The record clearly shows that respondent is receiving public welfare assistance. It is unfair to force a parent and child to seek public welfare because the former spouse's child support payments are inadequate. See Swanson v. Swanson, 372 N.W.2d 420, 423 (Minn.Ct.App. 1985). This is especially true in this case because appellant's income has substantially increased.
2. The trial court also found that appellant had "knowingly and willfully failed to abide by the terms and conditions" of the original order. The court therefore ordered appellant to pay the child support arrearages. Appellant claims that this was erroneous.
Trial courts should exercise caution in forgiving arrearages, and should forgive only upon a showing of substantial evidence. LeFebvre v. LeFebvre, 305 Minn. 195, 200, 232 N.W.2d 786, 789 (1975). Forgiveness of unpaid child support is dealt with in Minn.Stat. § 518.64, subd. 2. This section states that a "modification which decreases support or maintenance may be made retroactive only upon a showing that any failure to pay in accord with the terms of the original order was not willful." This court has stated that an order to forgive accrued unpaid support payments should be granted only if the moving party proves that a substantial change in circumstances has rendered the terms of the original order unreasonable and unfair and that the failure to pay support according to the original terms was not willful. See Miller v. Miller, 370 N.W.2d 481, 484 (Minn.Ct.App. 1985).

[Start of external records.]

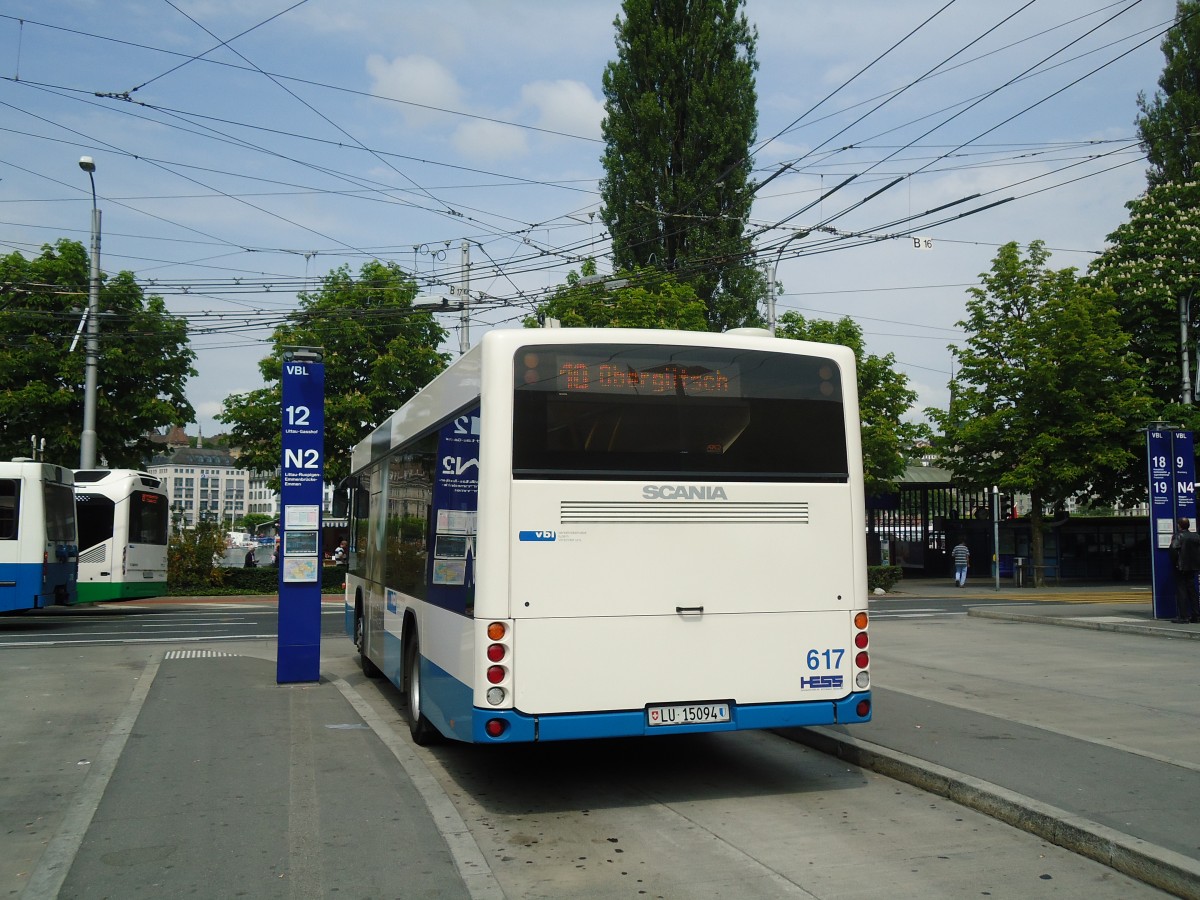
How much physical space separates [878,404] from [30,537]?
27.5m

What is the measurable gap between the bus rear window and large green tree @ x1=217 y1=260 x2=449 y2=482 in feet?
102

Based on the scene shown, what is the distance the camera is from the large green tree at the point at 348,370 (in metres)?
38.5

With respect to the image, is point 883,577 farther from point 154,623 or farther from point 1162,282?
point 154,623

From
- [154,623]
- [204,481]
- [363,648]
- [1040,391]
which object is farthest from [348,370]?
[204,481]

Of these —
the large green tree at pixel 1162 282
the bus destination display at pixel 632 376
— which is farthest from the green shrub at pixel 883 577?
the bus destination display at pixel 632 376

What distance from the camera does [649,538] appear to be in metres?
7.25

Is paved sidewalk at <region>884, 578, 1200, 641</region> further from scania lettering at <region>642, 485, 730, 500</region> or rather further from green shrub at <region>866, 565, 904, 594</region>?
scania lettering at <region>642, 485, 730, 500</region>

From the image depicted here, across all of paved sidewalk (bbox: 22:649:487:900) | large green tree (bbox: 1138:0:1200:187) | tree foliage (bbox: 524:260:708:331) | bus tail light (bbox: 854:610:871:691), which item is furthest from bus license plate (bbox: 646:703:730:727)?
large green tree (bbox: 1138:0:1200:187)

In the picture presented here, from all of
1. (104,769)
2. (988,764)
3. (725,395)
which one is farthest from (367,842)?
(988,764)

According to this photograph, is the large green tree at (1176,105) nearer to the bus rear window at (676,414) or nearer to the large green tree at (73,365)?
the large green tree at (73,365)

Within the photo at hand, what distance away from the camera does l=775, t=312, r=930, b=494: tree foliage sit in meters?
37.8

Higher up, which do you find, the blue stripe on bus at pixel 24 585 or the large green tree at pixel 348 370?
the large green tree at pixel 348 370

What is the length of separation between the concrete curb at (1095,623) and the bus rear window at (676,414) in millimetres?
11788

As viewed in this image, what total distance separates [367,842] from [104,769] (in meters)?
3.01
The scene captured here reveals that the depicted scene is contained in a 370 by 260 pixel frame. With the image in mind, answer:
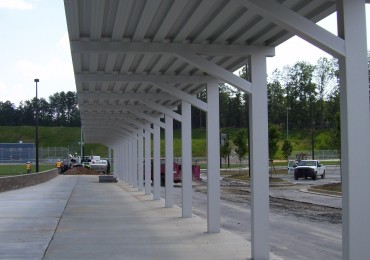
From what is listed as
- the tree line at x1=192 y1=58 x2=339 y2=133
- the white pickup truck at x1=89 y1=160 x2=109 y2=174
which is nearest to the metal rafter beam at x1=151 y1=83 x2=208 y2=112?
the white pickup truck at x1=89 y1=160 x2=109 y2=174

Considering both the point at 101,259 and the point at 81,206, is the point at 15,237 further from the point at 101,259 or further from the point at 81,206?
the point at 81,206

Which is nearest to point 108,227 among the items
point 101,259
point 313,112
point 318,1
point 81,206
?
point 101,259

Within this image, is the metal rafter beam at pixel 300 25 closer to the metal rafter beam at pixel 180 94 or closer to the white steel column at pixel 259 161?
the white steel column at pixel 259 161

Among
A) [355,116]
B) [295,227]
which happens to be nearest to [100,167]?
[295,227]

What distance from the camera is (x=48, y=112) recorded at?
615 feet

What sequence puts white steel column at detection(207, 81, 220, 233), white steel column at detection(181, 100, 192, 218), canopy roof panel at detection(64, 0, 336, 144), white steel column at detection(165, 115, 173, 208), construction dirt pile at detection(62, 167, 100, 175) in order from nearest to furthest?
canopy roof panel at detection(64, 0, 336, 144)
white steel column at detection(207, 81, 220, 233)
white steel column at detection(181, 100, 192, 218)
white steel column at detection(165, 115, 173, 208)
construction dirt pile at detection(62, 167, 100, 175)

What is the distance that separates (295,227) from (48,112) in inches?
7060

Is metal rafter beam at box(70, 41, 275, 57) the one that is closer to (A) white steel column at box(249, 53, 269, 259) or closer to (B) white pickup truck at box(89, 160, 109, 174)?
(A) white steel column at box(249, 53, 269, 259)

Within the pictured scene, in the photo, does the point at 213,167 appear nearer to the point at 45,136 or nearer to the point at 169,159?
the point at 169,159

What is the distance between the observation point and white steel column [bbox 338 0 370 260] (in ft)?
21.4

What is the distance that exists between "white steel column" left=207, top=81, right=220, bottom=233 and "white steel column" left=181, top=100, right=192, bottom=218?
9.25 feet

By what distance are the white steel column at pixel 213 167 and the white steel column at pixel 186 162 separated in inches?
111

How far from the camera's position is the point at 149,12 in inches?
368

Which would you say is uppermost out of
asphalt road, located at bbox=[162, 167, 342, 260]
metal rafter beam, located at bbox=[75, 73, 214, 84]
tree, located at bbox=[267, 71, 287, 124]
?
tree, located at bbox=[267, 71, 287, 124]
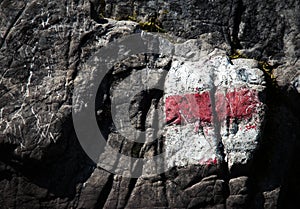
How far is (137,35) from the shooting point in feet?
15.7

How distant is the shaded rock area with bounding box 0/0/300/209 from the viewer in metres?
4.47

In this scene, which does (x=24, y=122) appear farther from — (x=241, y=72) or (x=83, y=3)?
(x=241, y=72)

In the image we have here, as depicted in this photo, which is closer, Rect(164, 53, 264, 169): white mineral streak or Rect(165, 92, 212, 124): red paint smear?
Rect(164, 53, 264, 169): white mineral streak

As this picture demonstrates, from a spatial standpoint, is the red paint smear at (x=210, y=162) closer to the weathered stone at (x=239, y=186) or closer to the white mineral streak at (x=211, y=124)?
the white mineral streak at (x=211, y=124)

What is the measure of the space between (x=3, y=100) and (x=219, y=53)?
5.53 ft

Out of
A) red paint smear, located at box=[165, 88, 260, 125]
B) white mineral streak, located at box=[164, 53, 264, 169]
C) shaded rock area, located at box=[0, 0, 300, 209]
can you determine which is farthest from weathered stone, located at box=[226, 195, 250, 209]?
red paint smear, located at box=[165, 88, 260, 125]

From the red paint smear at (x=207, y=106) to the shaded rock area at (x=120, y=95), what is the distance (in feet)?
0.47

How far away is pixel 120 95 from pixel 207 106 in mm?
669

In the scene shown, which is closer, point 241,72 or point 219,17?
point 241,72

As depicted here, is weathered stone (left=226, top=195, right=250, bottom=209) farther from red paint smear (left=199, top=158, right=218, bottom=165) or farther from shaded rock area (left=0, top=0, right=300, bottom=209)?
red paint smear (left=199, top=158, right=218, bottom=165)

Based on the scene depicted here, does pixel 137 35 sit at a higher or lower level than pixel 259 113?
higher

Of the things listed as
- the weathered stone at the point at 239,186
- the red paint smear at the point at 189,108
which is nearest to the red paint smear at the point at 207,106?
the red paint smear at the point at 189,108

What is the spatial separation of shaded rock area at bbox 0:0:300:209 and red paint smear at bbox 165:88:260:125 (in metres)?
0.14

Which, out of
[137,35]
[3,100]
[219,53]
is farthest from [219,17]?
[3,100]
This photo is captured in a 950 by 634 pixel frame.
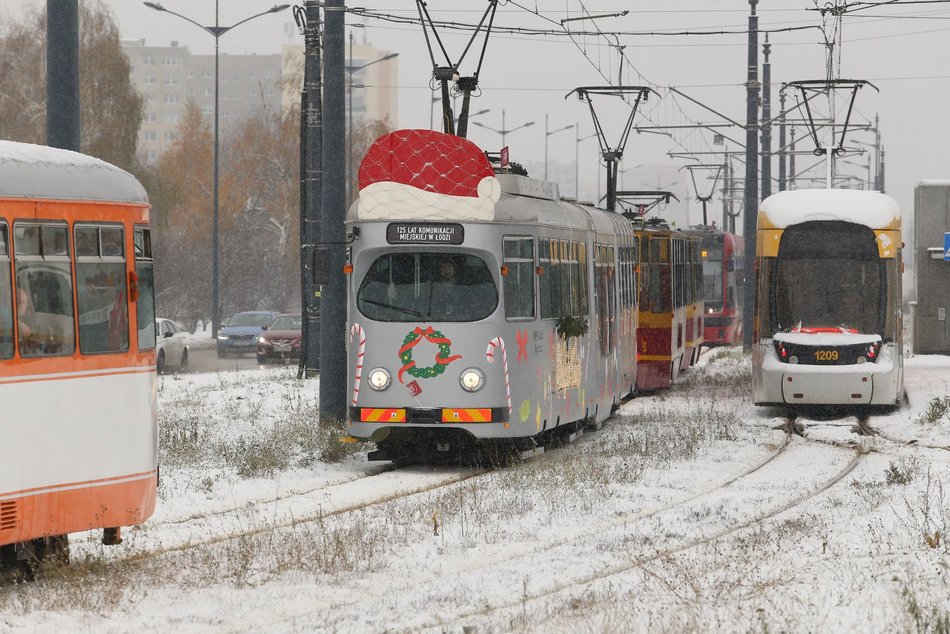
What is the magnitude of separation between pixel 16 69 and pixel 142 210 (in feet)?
149

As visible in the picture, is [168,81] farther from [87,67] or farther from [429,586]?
[429,586]

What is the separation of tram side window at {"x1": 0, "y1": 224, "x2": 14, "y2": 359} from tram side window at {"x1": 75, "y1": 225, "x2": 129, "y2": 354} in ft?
1.85

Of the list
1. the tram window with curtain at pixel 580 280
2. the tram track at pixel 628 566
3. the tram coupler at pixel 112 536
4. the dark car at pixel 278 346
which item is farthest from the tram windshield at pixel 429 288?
the dark car at pixel 278 346

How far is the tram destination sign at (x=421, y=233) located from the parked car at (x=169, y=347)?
23.1 m

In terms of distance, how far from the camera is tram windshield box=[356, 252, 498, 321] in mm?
16578

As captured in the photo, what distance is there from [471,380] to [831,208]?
7545 mm

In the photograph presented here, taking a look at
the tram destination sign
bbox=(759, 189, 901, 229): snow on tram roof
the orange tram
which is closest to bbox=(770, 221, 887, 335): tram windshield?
bbox=(759, 189, 901, 229): snow on tram roof

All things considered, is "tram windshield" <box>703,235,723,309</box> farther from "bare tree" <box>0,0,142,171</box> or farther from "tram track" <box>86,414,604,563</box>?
"tram track" <box>86,414,604,563</box>

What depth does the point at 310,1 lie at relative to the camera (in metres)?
23.5

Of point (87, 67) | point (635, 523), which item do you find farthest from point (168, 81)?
point (635, 523)

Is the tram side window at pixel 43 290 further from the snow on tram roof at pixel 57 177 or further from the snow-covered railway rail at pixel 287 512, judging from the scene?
the snow-covered railway rail at pixel 287 512

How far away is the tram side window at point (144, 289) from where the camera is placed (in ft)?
35.6

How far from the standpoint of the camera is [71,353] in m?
10.2

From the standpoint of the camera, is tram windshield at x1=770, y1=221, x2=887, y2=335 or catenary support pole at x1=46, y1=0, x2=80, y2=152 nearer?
catenary support pole at x1=46, y1=0, x2=80, y2=152
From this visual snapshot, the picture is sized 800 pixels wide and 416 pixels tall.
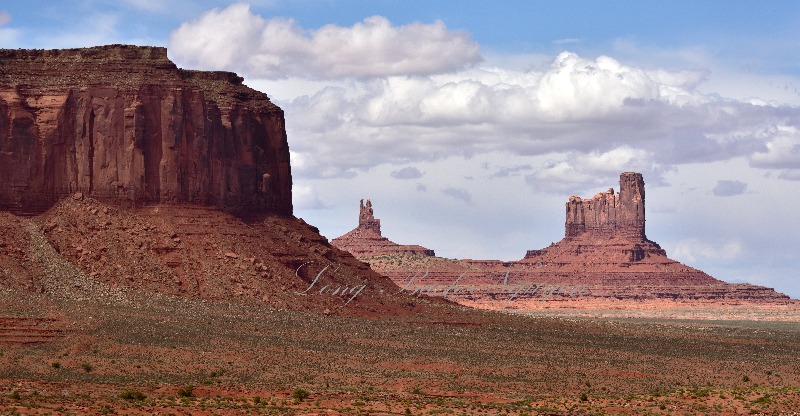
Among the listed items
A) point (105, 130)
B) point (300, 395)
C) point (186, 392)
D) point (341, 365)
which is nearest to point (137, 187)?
point (105, 130)

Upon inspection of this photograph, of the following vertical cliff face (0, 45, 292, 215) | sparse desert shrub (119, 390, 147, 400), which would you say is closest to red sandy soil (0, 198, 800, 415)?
sparse desert shrub (119, 390, 147, 400)

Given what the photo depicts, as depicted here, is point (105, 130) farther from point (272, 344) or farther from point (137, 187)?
point (272, 344)

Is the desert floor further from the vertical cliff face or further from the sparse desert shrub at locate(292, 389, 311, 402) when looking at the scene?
the vertical cliff face

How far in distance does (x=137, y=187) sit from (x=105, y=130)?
426cm

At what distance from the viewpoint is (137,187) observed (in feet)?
338

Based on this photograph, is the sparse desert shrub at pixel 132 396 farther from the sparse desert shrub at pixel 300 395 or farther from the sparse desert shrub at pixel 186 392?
the sparse desert shrub at pixel 300 395

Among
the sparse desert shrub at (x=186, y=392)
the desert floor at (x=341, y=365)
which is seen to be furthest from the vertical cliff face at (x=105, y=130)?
the sparse desert shrub at (x=186, y=392)

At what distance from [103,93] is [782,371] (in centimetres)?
4634

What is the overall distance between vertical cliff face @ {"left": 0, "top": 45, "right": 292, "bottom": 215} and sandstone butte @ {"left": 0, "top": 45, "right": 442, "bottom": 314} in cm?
7

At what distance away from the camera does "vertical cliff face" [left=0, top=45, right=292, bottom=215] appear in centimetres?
10200

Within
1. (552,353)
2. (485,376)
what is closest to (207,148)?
(552,353)

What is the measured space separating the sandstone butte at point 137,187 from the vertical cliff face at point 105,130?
0.07 meters

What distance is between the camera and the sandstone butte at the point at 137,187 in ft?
322

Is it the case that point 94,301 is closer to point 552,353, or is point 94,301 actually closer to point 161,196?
point 161,196
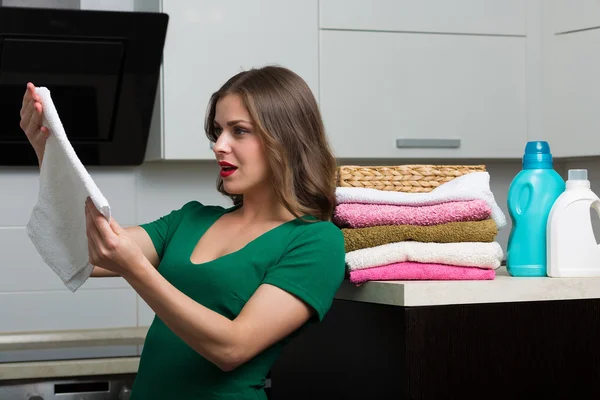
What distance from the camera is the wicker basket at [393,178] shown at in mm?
1300

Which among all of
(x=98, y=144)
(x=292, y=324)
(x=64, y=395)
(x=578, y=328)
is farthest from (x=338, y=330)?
(x=98, y=144)

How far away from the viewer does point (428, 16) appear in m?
2.61

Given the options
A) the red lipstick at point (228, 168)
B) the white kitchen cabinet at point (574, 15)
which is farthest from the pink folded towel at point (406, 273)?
the white kitchen cabinet at point (574, 15)

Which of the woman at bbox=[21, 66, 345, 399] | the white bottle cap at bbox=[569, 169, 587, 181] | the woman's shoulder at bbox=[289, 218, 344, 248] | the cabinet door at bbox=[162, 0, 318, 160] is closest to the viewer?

The trial court found that appellant's failure to pay the support was willful. Appellant claims that this is erroneous because he was unemployed and had substantial debts. Although no one has suggested that appellant's financial problems are not bona fide, the large bills were incurred in part because of his remarriage. Although appellant had a right to remarry, he cannot in good faith require his former wife and children to share his newly assumed burdens by refusing to make child support payments. See Weinand v. Weinand, 286 Minn. 303, 307, 175 N.W.2d 506, 509 (1970). Furthermore, even when appellant was unemployed, his support payments were lower than those recommended by the support guidelines.
3. The trial court also found appellant in contempt for failing to make past child support payments. The court sentenced him to ninety days in jail but suspended the sentence on the condition that appellant pay the arrearages. Because appellant stated that he could not afford counsel, and because incarceration was a real possibility, the trial court should have immediately suspended the hearing and determined whether appellant qualified for appointed counsel pursuant to Minnesota Rule of Criminal Procedure 5.02, subd. 3. See Cox v. Slama, 355 N.W.2d 401, 403-04 (Minn. 1984); Henry v. Henry, 370 N.W.2d 43, 46 (Minn. Ct. App. 1985). The trial court in the present case erred in not doing so.
DECISION
Because we feel the trial court did not abuse its discretion in increasing appellant's support payments and in refusing to forgive support arrearages, we affirm on those issues. Because appellant informed the court that he could not afford counsel, we reverse on the contempt order.
Affirmed in part and reversed in part.